Write out the lines word for word, starting at the line that contains "From all of" and ending at the final line.

Records to process ->
start

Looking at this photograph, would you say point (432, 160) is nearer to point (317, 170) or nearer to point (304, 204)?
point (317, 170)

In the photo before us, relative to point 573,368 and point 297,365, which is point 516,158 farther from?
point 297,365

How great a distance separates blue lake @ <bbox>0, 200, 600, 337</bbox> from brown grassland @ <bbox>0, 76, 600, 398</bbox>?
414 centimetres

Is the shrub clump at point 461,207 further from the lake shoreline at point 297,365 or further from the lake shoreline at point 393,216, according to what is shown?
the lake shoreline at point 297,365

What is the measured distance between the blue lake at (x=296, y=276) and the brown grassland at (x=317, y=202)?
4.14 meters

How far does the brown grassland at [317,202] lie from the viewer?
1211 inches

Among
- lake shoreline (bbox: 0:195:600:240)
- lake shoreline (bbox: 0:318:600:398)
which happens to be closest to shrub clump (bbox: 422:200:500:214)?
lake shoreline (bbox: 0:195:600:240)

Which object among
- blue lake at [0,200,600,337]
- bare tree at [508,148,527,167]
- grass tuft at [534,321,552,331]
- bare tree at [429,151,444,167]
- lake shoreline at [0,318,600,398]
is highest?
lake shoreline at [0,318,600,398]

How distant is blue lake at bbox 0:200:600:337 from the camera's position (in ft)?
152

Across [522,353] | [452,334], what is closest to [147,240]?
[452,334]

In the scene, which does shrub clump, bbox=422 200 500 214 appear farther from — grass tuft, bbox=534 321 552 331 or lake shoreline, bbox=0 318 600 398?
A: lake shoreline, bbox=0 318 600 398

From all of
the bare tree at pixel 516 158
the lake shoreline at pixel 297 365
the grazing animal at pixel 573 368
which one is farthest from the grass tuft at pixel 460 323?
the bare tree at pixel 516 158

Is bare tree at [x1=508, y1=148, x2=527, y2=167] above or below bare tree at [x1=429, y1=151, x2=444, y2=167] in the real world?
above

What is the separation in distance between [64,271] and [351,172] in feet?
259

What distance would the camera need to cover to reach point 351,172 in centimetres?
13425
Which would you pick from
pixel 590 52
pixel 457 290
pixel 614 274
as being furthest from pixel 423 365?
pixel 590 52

end

Task output ->
From all of
the bare tree at pixel 516 158
the lake shoreline at pixel 297 365
the grazing animal at pixel 573 368
which one is farthest from the grass tuft at pixel 460 323?
the bare tree at pixel 516 158

Is bare tree at [x1=508, y1=148, x2=527, y2=167] above or below bare tree at [x1=429, y1=151, x2=444, y2=167] in the real world?
above

What is the separation in distance between [64,271] and [351,172] in feet?
259

What distance would the camera need to cover to reach point 351,172 in centimetres?
13425
Which would you pick from
pixel 590 52
pixel 457 290
pixel 614 274
as being furthest from pixel 423 365?
pixel 590 52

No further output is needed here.